→ **What to work on**: Reproduce the records below in full and word for word, excluding pictures.

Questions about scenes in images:
==============================

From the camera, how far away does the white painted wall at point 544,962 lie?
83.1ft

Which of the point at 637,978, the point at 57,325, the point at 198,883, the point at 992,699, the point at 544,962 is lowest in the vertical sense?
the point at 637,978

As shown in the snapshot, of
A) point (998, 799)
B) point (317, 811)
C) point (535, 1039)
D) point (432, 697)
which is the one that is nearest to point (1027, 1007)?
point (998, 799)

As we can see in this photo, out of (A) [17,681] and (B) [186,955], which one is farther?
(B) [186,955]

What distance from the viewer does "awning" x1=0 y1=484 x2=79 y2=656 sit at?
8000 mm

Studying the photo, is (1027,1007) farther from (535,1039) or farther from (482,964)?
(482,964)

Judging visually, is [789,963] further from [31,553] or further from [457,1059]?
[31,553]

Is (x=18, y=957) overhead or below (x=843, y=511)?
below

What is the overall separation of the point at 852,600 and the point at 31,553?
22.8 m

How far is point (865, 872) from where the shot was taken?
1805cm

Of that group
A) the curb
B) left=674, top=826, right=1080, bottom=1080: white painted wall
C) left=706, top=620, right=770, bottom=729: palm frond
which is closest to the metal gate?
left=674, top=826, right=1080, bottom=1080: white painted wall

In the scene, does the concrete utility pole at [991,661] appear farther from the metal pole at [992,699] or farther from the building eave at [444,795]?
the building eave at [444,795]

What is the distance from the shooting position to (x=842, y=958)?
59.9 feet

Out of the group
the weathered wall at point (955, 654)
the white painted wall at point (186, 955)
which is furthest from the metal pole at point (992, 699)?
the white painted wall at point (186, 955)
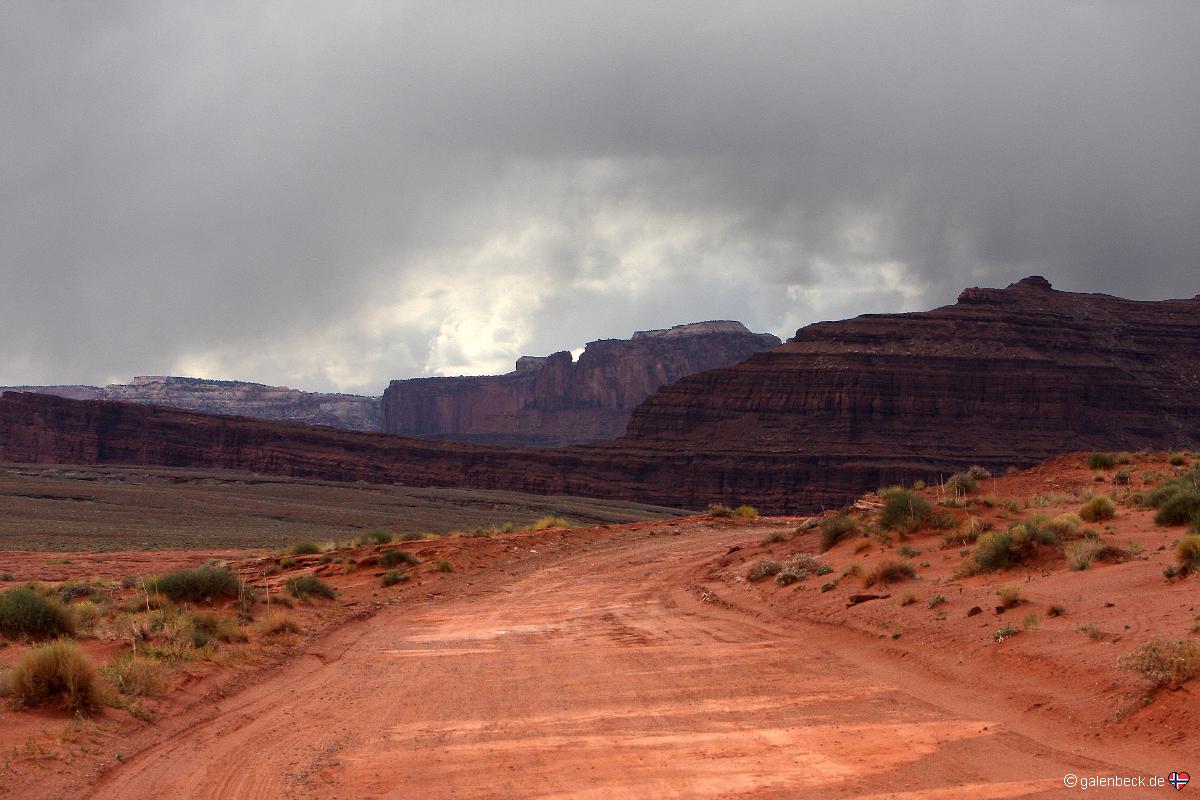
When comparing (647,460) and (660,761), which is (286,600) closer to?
(660,761)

==============================

→ **Task result**:
From the camera, how far away does the white painted wall at point 544,962 lie?
83.1ft

Which of the point at 637,978, the point at 57,325, the point at 198,883, the point at 992,699, the point at 544,962 is lowest in the vertical sense?
the point at 637,978

As shown in the snapshot, of
A) point (998, 799)
B) point (317, 811)
C) point (535, 1039)
D) point (432, 697)
which is the one that is nearest to point (1027, 1007)?
point (998, 799)

As we can see in this photo, out of (A) [17,681] and (B) [186,955], which one is farther?
(B) [186,955]

What distance from the viewer does "awning" x1=0 y1=484 x2=79 y2=656 sit at?
8000 mm

Studying the photo, is (1027,1007) farther from (535,1039) or farther from (482,964)?
(482,964)

Judging visually, is [789,963] further from [31,553] or further from [457,1059]?
[31,553]

Is (x=18, y=957) overhead or below (x=843, y=511)?
below

What is the overall separation of the point at 852,600 and the point at 31,553?
22.8 m

How far is point (865, 872) from where the shot was taken?
1805cm

Of that group
A) the curb
B) left=674, top=826, right=1080, bottom=1080: white painted wall
C) left=706, top=620, right=770, bottom=729: palm frond
which is closest to the metal gate?
left=674, top=826, right=1080, bottom=1080: white painted wall

In the scene, does the concrete utility pole at [991,661] appear farther from the metal pole at [992,699] or farther from the building eave at [444,795]?
the building eave at [444,795]

What is the distance from the shooting position to (x=842, y=958)?
59.9 feet

Out of the group
the weathered wall at point (955, 654)
the white painted wall at point (186, 955)
which is furthest from the metal pole at point (992, 699)?
the white painted wall at point (186, 955)
When comparing (647,460) and (660,761), which is (286,600) closer to?
(660,761)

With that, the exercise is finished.